Al-Qaida claims responsibility for Saudi bombings
Adnan Malik Associated PressRIYADH, Saudi Arabia -- Saudi police detained suspects in this week's car bombing in Riyadh, security officials said Tuesday, and a purported al-Qaida claim of responsibility for the attack blamed its Arab victims for working with Americans.
Those detained included possible suspects in Saturday's attack on the Muhaya housing complex, which killed 17 people, the Saudi security officials said. Also taken into custody were others who might have information about militant activities in the kingdom, the officials said on condition of anonymity.
The officials did not say how many people were taken into custody.
The claim of responsibility -- the first for Saturday's blast -- came in an e-mail from a purported al-Qaida operative, identified as Abu Mohammed al-Ablaj, to the London-based weekly Al-Majalla.
"We struck Muhaya compound," Al-Majalla quoted al-Ablaj as saying in the e-mail.

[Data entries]
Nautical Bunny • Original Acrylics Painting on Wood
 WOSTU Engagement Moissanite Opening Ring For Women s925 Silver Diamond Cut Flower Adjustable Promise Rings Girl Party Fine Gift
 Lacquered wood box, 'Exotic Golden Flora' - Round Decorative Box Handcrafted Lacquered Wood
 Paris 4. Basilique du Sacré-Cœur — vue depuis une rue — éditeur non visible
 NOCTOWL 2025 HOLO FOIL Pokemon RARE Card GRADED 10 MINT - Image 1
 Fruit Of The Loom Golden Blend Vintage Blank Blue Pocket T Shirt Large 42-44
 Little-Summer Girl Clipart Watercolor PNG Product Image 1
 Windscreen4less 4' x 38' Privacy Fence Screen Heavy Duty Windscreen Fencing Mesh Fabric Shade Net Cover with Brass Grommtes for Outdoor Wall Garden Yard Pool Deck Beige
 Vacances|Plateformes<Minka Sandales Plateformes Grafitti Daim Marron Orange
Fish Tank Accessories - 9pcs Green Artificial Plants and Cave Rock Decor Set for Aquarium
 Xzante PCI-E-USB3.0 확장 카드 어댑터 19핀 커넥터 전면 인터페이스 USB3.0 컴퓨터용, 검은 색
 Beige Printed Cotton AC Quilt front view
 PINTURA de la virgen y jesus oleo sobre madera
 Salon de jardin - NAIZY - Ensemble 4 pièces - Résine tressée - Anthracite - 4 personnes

• **QUESTIONS ON THE MATERIAL**
(a) From the Saudi bombings article, return the passage starting at "Those detained included" and ending at "taken into custody.".
(b) According to the Saudi bombings article, how many people were killed in Saturday's attack on the Muhaya housing complex?
You can complete this without the rows.

• **SOLUTIONS TO EACH TASK**
(a)
Those detained included possible suspects in Saturday's attack on the Muhaya housing complex, which killed 17 people, the Saudi security officials said. Also taken into custody were others who might have information about militant activities in the kingdom, the officials said on condition of anonymity.
The officials did not say how many people were taken into custody.

(b) The attack killed 17 people.